Vorliegender Textauszug

━━━

Das Buch adressiert eine der großen gesellschaftspolitischen Herausforderungen, nämlich das zunehmende Auseinanderdriften der – vereinfacht gesprochen – „urbanen Lebensräume mit einer prosperierenden Tech Industrie“ („High Tech America“) einerseits, und den von „Stadtflucht ausgetrockneten ländlichen Gebieten mit den Globalisierungs- und Automatisierungsverlierern“ („Rural America“). Der Autor bringt das Problem mit wenigen Zahlen auf den Punkt: “In 2016, 75 Percent of venture funding went to Silicon Valley, New York City, and Boston, with 50 Percent going just to Silicon Valley. Venture funding in Tennessee that same year was less than 1 percent of the total pool invested.” (S. 69).

“Reprogramming the American Dream. From Rural America to Silicon Valley – Making AI serve us all“ von Kevin Scott with Greg Shaw, HarpinCollins Publishers, 260 Seiten, Erscheinungsjahr 2020, 19 Euro für die Gebundene Ausgabe

Kevin Scott ist keineswegs der Erste, der auf dieses Problem hinweist. Der Autor Phil A. Neel hat mit seinem Buch “Hinterland: America’s New Lanscape of Class and Conflict” (Erscheinungsjahr 2018) bereits eine Analyse dieses Auseinanderdriftens von Lebensrealitäten vorgelegt.

Kevin Scott versucht mit seinem Buch sicherlich auch anzuknüpfen an die „große Erzählung von der Game Changing Technologie“ in der Tradition des Bestsellers ”Das neue Digitale Zeitalter“ (2013) des damaligen Google-Chairmans Eric Schmidt. Der Titel des Buches (“Reprogramming the American Dream”) legt die Latte ja ziemlich hoch, und der Leser stößt auf Sätze wie ”The untold story of the tech industry over the past fifteen years is the extent to which we’ve put incredibly powerful technology – in the form of open source and open Internet, cloud platforms, and AI frameworks – into the hands of a broader group of developers, builders, and entrepreneurs than ever before in human history.” (S. 79f). Nun, das Buch leistet einen interessanten Beitrag zu einem wichtigen Diskurs, aber es wäre übertrieben zu behaupten, dass mit diesem Buch eine Erzählung von visionärer Strahlkraft gelungen wäre. Denn Kevin Scott stößt hier nicht etwa eine Debatte (neu) an, sondern leistet vor allem einen Beitrag zu einer Debatte, die längst begonnen hat.

━━━

Datensätze
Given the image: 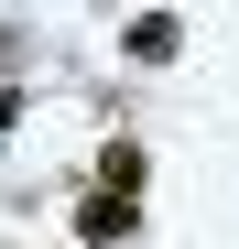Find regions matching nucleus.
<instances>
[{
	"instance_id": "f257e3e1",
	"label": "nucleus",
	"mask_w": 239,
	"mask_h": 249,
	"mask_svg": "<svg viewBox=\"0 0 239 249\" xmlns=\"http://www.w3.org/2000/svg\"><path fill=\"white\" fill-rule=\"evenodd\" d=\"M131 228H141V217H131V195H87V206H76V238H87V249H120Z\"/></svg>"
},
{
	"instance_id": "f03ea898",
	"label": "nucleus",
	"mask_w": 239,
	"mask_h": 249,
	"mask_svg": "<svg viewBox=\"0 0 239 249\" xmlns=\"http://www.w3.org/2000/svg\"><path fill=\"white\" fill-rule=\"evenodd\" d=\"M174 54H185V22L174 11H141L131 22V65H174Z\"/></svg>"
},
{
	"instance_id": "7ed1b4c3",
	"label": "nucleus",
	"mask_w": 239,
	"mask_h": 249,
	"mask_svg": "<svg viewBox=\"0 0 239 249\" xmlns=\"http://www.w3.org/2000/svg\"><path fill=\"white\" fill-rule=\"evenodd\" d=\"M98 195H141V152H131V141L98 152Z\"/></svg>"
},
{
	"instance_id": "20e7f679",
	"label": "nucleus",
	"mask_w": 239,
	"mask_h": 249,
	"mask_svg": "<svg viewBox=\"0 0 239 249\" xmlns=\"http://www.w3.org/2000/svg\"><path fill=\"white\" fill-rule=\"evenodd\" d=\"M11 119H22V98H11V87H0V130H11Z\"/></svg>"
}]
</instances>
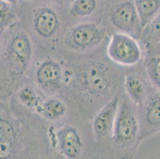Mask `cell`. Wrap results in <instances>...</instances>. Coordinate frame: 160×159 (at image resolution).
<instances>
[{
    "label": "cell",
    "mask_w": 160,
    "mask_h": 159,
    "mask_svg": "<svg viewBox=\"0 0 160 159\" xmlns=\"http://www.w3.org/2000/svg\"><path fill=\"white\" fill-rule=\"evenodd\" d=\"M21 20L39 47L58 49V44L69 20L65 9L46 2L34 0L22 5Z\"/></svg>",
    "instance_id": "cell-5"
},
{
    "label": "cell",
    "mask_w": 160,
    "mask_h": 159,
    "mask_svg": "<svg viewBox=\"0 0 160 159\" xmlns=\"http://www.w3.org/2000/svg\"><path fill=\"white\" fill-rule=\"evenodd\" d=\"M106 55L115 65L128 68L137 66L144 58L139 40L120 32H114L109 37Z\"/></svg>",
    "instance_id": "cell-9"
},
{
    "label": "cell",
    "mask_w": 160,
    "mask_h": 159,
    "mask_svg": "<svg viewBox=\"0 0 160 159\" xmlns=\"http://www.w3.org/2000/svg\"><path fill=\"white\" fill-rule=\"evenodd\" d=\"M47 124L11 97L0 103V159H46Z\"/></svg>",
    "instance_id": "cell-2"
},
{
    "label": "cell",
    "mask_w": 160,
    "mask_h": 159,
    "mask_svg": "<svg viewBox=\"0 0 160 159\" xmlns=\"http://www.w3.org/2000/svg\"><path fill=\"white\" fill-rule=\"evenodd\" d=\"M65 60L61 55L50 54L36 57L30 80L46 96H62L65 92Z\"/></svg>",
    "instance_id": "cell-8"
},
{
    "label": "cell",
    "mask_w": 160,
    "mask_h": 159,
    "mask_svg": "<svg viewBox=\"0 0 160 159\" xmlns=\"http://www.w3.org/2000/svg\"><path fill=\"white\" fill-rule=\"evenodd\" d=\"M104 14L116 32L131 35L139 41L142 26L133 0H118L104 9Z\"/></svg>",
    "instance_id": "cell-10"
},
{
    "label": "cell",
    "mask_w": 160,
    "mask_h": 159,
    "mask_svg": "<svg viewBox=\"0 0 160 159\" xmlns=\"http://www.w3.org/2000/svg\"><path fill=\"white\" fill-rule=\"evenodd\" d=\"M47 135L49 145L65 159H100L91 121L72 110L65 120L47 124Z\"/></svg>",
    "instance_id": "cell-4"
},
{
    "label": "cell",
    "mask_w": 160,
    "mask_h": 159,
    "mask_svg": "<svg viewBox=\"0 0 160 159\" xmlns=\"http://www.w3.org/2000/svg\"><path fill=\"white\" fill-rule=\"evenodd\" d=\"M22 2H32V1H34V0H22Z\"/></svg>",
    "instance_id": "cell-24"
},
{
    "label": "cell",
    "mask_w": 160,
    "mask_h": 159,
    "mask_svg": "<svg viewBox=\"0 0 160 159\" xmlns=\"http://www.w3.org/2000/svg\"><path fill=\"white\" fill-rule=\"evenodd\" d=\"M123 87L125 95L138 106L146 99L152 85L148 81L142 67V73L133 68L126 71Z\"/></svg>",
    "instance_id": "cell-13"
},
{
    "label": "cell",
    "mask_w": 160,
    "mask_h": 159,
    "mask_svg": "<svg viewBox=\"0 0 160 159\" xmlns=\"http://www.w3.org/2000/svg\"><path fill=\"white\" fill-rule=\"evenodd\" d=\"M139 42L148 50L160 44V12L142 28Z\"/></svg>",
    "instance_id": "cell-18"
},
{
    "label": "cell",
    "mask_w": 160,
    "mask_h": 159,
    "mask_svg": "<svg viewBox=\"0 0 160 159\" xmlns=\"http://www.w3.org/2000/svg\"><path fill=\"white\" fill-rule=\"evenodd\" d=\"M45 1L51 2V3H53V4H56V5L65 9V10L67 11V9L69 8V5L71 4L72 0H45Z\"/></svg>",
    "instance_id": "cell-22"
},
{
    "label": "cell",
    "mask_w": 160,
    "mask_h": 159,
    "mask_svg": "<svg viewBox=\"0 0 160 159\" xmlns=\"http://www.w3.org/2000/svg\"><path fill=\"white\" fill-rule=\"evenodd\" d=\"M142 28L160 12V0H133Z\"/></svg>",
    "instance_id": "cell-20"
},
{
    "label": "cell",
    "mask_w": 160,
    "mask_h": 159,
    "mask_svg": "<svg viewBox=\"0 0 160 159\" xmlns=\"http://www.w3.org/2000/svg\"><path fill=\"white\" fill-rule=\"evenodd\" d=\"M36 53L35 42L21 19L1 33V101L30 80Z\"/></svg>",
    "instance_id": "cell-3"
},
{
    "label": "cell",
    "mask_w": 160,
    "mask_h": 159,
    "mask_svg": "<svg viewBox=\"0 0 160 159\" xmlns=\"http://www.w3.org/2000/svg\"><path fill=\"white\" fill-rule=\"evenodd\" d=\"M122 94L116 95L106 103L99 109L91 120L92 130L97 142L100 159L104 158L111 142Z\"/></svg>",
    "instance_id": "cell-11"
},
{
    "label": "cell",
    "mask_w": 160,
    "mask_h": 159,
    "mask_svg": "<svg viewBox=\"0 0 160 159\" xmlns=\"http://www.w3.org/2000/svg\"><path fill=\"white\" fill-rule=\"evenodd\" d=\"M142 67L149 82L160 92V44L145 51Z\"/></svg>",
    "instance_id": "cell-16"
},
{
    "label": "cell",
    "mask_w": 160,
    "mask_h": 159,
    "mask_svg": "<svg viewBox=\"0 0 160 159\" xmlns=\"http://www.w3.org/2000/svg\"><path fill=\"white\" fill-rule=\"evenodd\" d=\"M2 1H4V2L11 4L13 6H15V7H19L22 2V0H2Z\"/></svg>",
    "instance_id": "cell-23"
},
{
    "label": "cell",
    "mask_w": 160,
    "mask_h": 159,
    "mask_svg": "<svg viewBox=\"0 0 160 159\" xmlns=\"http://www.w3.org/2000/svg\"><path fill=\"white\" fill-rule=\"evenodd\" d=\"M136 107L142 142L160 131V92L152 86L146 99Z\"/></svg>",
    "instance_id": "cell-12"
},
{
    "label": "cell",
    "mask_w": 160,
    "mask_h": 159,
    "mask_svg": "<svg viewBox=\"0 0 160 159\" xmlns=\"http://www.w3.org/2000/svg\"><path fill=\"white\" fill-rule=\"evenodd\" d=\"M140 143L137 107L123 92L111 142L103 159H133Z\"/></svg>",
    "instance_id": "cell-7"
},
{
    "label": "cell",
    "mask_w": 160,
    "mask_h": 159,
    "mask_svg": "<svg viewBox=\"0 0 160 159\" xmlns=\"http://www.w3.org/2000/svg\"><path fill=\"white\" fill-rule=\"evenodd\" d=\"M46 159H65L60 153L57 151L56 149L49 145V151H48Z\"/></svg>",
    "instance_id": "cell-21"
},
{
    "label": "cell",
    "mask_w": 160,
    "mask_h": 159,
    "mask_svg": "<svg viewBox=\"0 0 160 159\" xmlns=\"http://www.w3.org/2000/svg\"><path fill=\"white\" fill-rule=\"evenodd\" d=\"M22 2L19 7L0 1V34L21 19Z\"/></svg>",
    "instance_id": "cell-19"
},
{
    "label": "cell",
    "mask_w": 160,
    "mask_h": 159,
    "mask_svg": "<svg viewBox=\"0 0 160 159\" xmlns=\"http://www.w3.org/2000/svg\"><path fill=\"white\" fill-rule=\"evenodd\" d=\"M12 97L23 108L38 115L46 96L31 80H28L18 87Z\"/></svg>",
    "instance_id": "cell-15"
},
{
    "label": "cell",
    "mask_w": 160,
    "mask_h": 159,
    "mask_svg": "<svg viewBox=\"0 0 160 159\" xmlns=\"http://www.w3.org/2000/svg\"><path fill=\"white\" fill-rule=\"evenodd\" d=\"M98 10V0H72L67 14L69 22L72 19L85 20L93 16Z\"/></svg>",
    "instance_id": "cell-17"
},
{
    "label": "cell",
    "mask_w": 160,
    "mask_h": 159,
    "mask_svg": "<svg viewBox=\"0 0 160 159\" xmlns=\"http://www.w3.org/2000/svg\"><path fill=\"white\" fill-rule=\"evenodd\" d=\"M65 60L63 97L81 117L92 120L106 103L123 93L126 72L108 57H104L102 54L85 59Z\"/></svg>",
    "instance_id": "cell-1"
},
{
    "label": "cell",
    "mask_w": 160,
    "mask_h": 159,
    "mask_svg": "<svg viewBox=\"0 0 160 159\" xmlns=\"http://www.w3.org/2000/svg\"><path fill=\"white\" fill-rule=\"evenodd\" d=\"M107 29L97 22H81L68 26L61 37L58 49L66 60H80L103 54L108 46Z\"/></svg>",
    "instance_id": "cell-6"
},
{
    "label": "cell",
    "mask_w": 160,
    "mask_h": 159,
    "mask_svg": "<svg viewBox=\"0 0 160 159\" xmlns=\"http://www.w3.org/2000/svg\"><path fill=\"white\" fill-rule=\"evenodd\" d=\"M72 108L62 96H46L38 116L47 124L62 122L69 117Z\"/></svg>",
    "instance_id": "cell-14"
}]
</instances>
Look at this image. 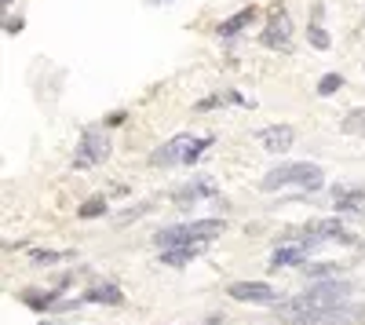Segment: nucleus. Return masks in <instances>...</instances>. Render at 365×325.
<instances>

━━━

Anforderungen der Übung
1) Geben Sie den Abschnitt der Buchbesprechung wörtlich wieder, der bei „Kevin Scott ist“ beginnt und bei „von Lebensrealitäten vorgelegt.“ endet.
2) In welchem Jahr ist laut der Buchbesprechung das Buch „Hinterland“ von Phil A. Neel erschienen?
3) Führen Sie die Buchbesprechung zu Kevin Scotts „Reprogramming the American Dream“ im Anschluss an ihren letzten Satz weiter.

Lösungen der Reihe nach
1)
Kevin Scott ist keineswegs der Erste, der auf dieses Problem hinweist. Der Autor Phil A. Neel hat mit seinem Buch “Hinterland: America’s New Lanscape of Class and Conflict” (Erscheinungsjahr 2018) bereits eine Analyse dieses Auseinanderdriftens von Lebensrealitäten vorgelegt.

2) Im Jahr 2018.

3)
Das Buch ist im Übrigen auch indirekt eine Antwort auf den Wahlsieg Trumps in 2016, den dieser ja nicht zuletzt in „Rural America“ gewonnen hat; hier finden sich zahlreiche Verlierer von Globalisierung und Automatisierung. Populistische Politiker wie Trump scheuen – wie die Regierungsjahre unter dem 45ten Präsident der Vereinigten Staaten zeigen – vor einer Politik nicht zurück, die Ängsten gegenüber Globalisierung entgegenkommt; und vielleicht bald auch Ängsten gegenüber Technologien wie KI. Der Oxford Ökonom Carl-Benedikt Frey hat den Zusammenhang zwischen Technologischem Fortschritt und politischer Zustimmung in seinem Buch ”The Technology Trap” sehr gut herausgearbeitet. Die Tech Industrie hat mithin ein starkes Interesse daran, den Technologischen Strukturwandel so zu gestalten, dass es gute Antworten für die „Verlierer“ gibt. Auch in diesem Sinne ist das vorliegende Buch zu verstehen.

Reprogramming the American Dream: Herausforderung und Antworten

”What is rural? – It’s what you have to drive through to get to the city.”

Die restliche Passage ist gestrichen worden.